*TASK OBJECTIVE:*
The lines running from the one that contains "MDMA Premium VHQ Бугуруслан" to the end of the records below are what to reproduce, exactly and without pictures.

Data entries:
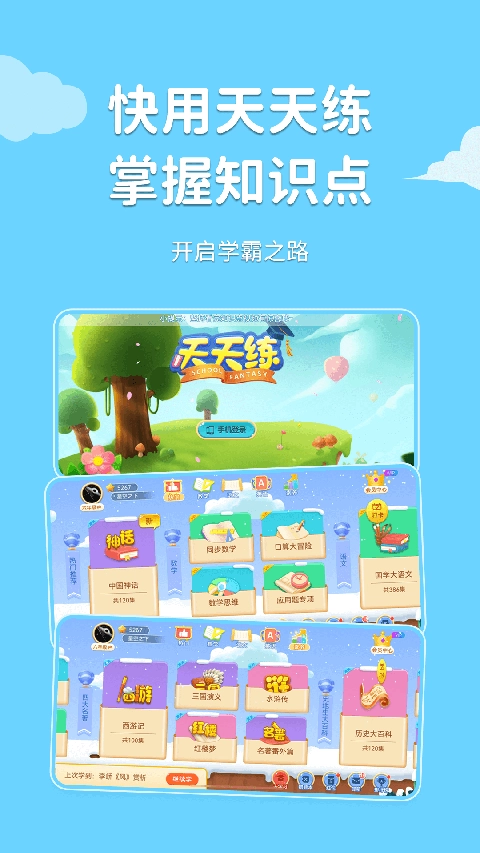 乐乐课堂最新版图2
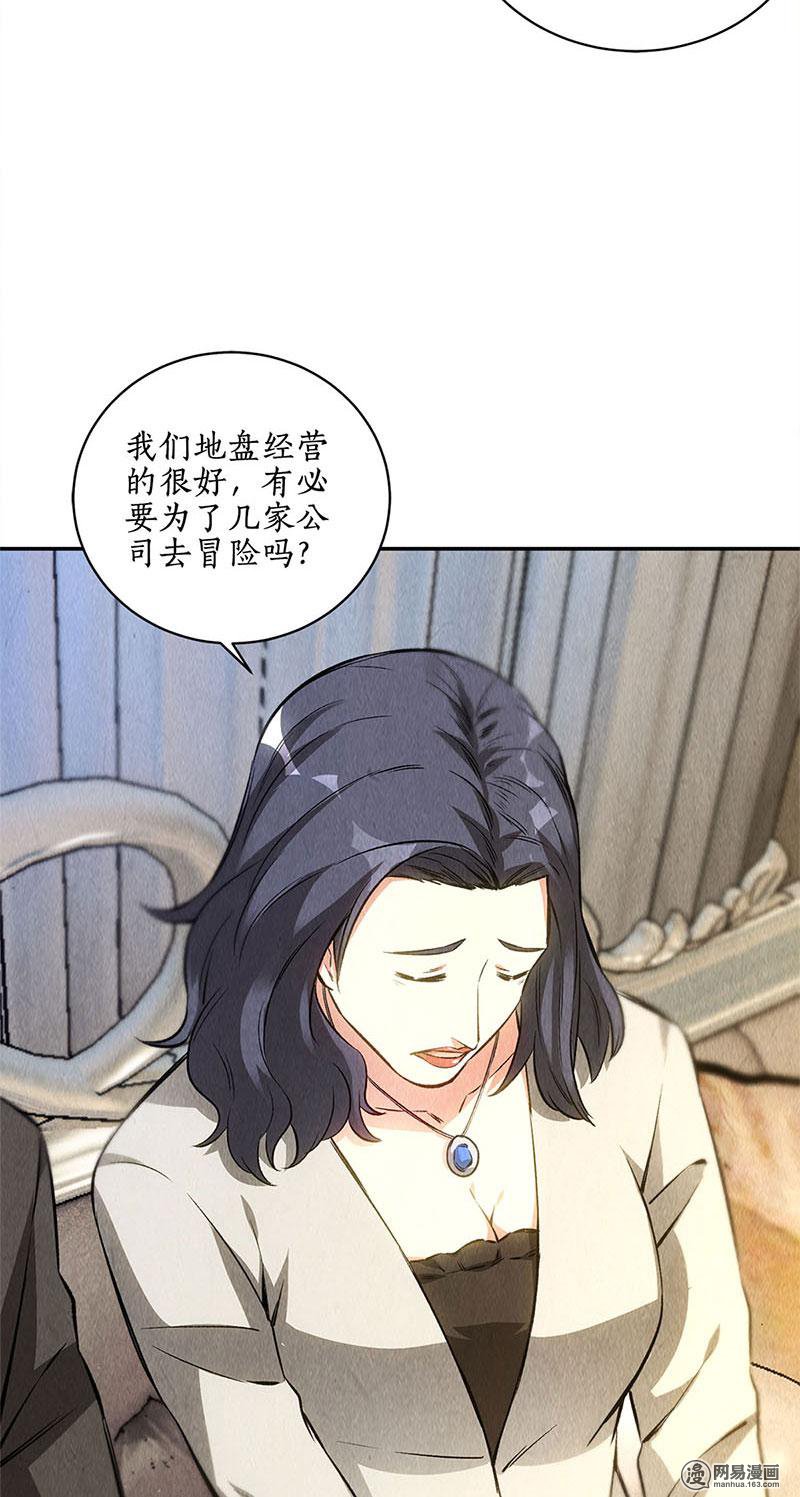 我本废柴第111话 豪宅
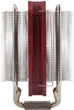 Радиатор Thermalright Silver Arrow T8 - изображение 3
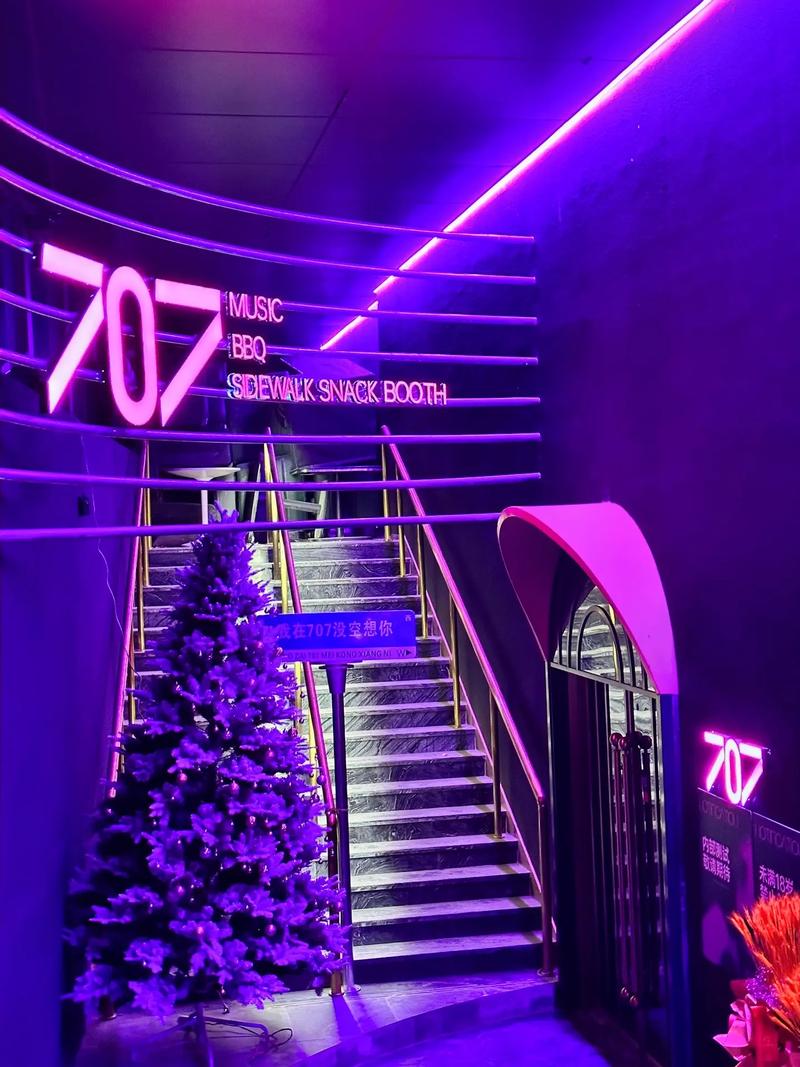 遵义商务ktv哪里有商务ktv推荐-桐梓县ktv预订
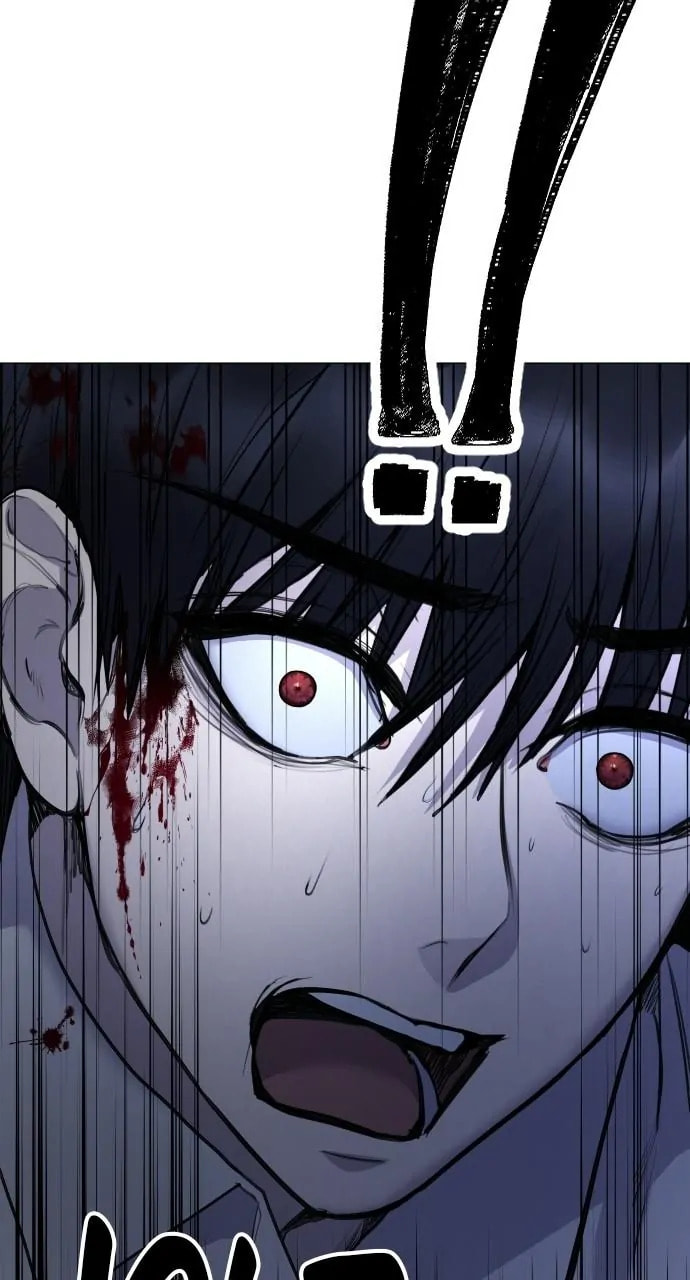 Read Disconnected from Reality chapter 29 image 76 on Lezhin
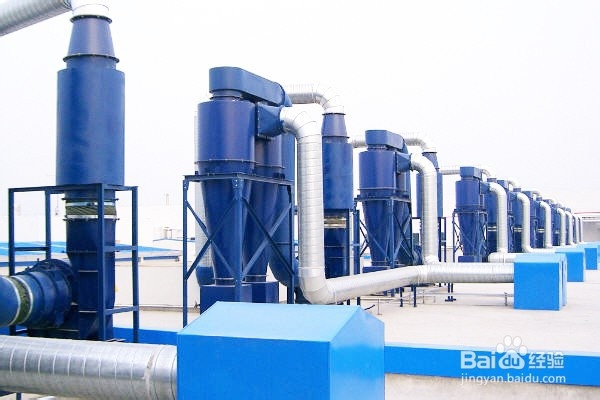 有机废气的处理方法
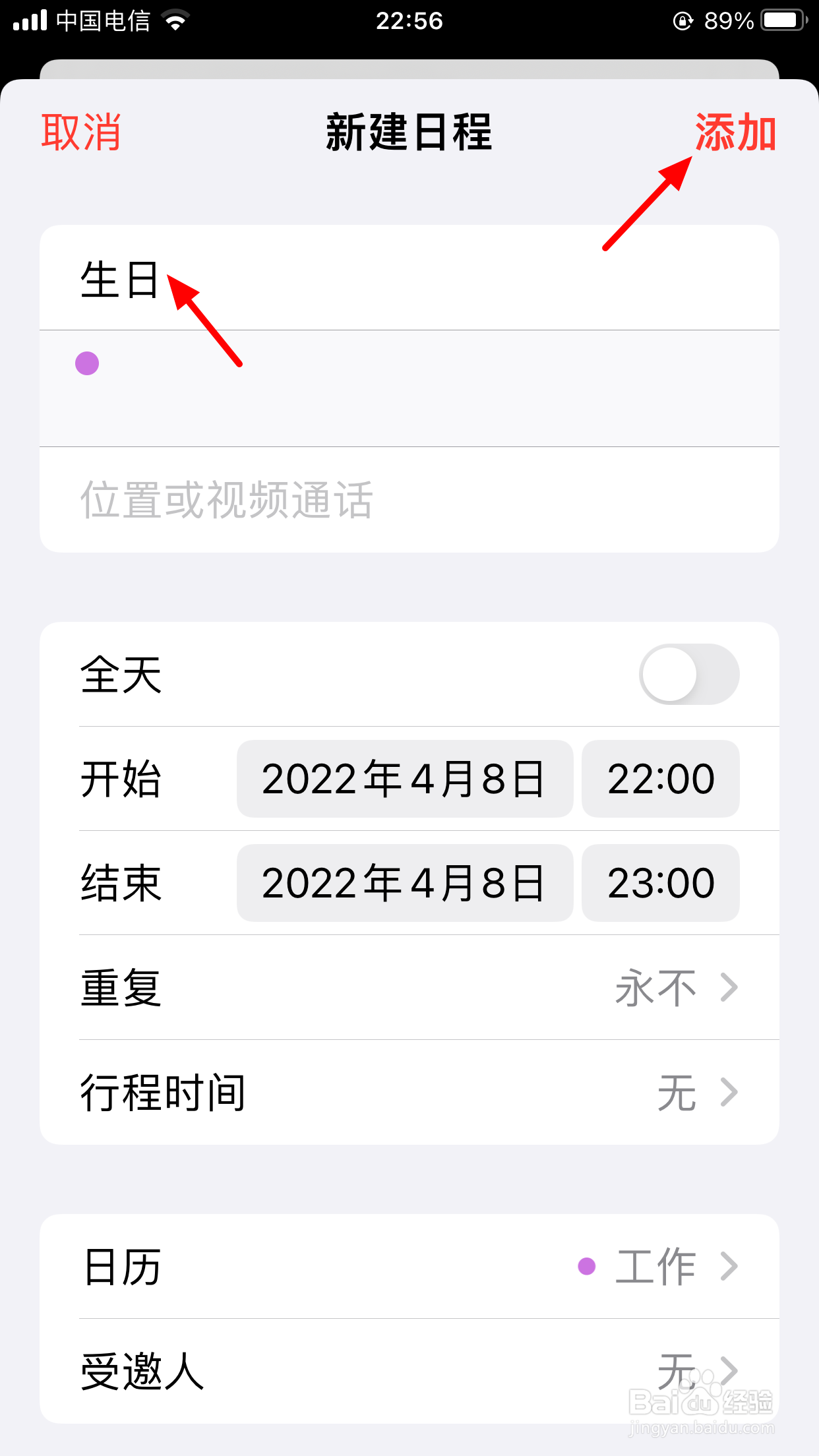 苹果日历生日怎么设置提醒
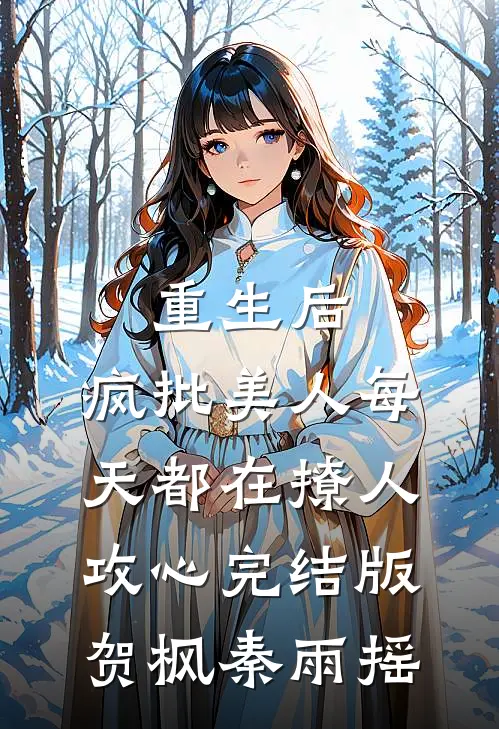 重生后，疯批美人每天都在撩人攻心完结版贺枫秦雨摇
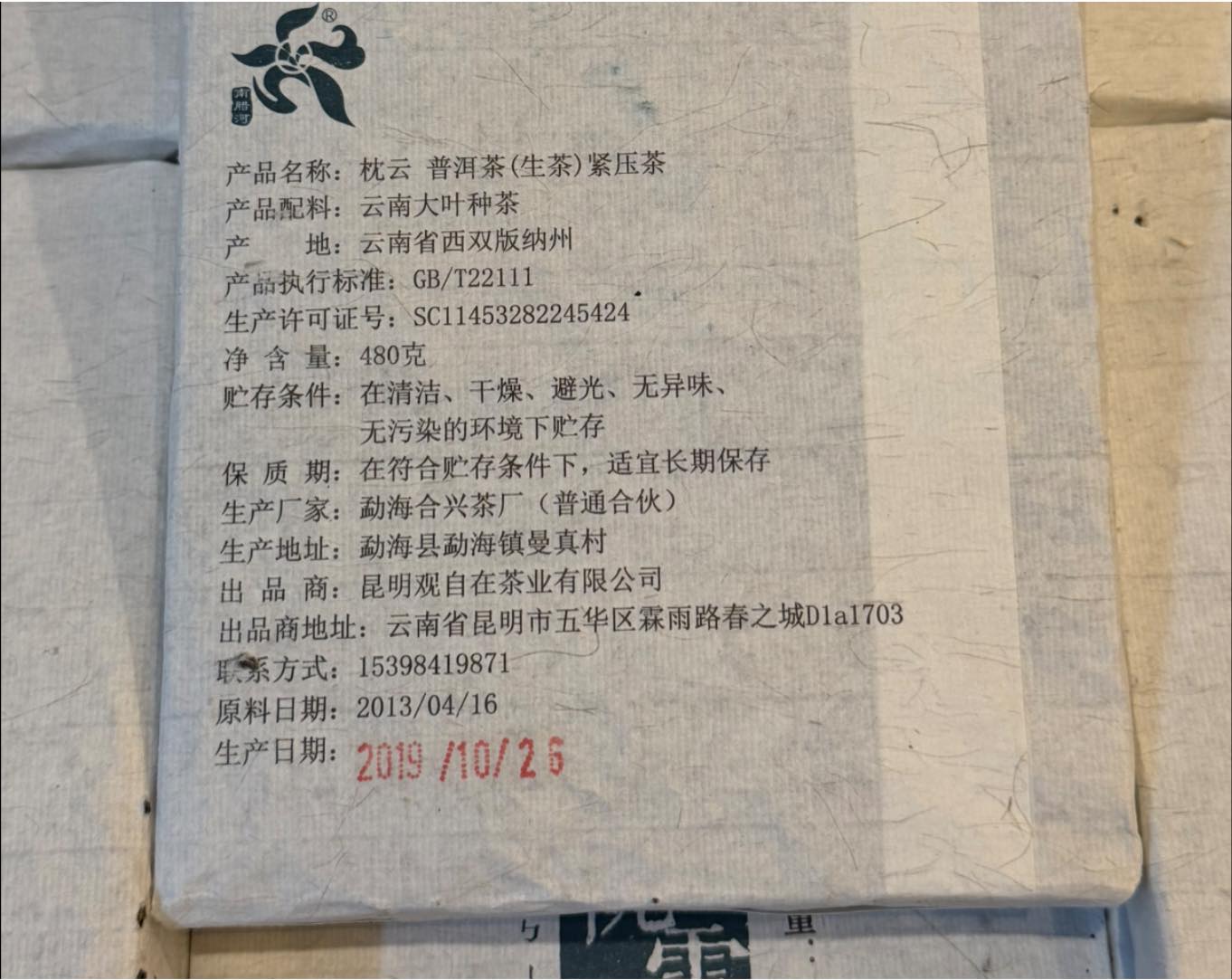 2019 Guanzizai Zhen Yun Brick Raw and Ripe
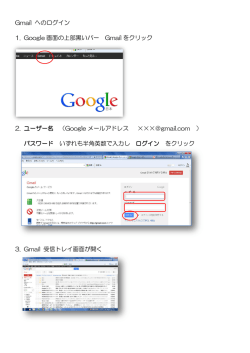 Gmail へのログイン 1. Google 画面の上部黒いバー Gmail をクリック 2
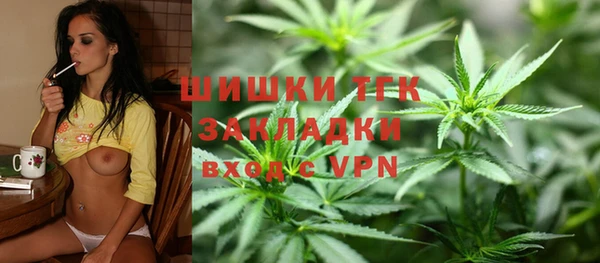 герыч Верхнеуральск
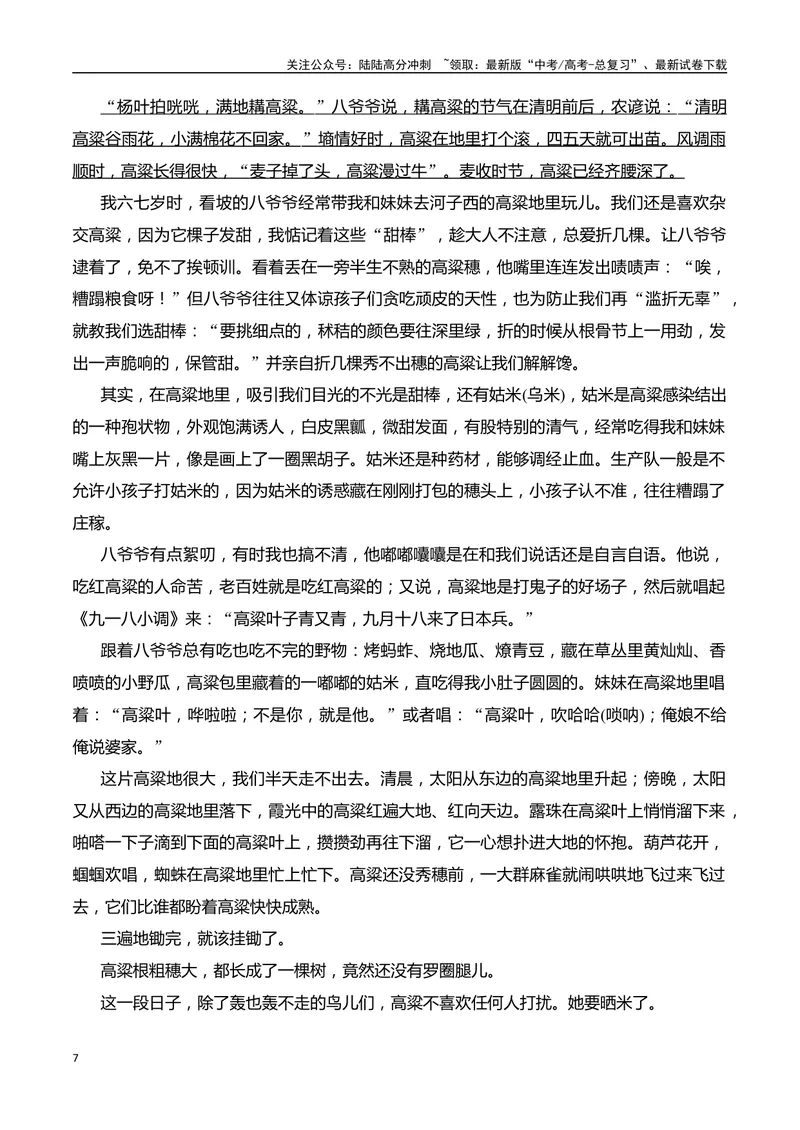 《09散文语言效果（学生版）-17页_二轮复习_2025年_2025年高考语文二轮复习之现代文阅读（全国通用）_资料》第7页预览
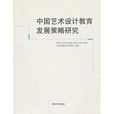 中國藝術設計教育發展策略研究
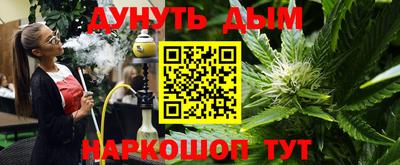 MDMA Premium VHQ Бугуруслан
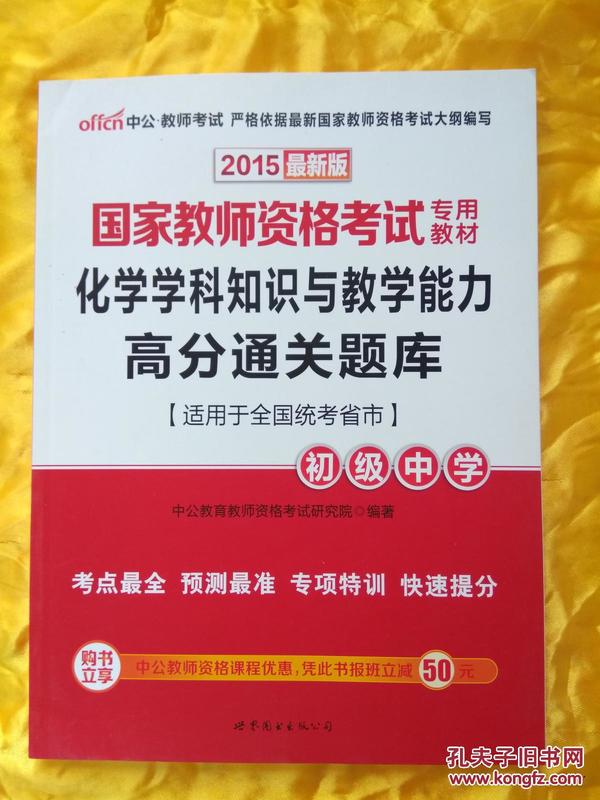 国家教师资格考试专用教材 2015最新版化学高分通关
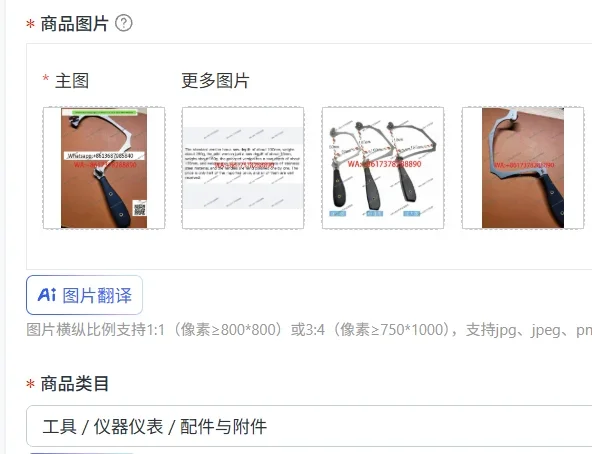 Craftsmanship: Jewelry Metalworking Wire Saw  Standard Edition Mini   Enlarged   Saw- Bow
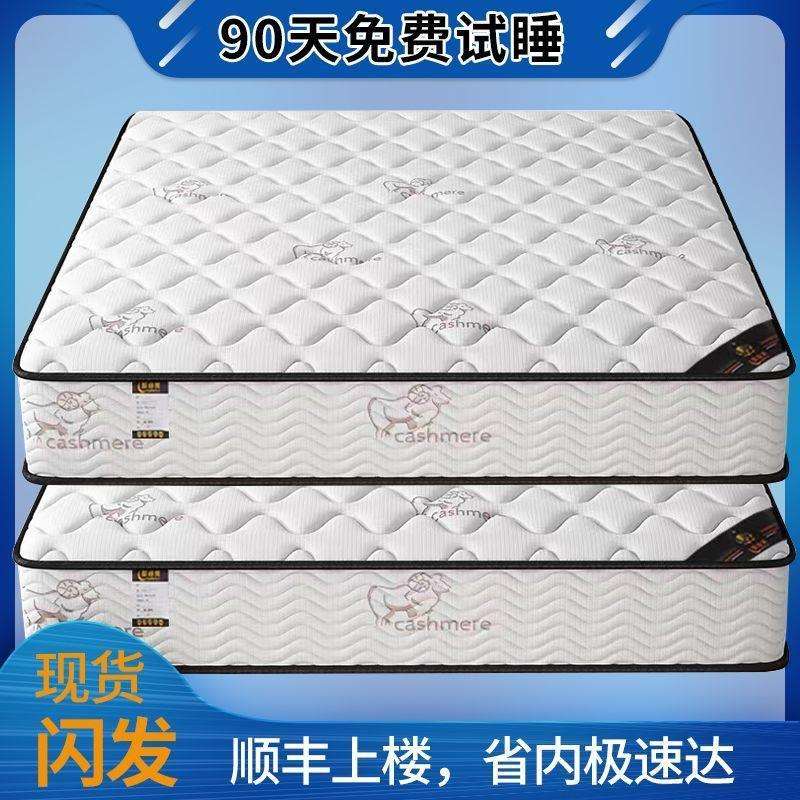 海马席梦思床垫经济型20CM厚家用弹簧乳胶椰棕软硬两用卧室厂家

*WRITTEN RESPONSE:*
 MDMA Premium VHQ Бугуруслан
 国家教师资格考试专用教材 2015最新版化学高分通关
 Craftsmanship: Jewelry Metalworking Wire Saw  Standard Edition Mini   Enlarged   Saw- Bow
 海马席梦思床垫经济型20CM厚家用弹簧乳胶椰棕软硬两用卧室厂家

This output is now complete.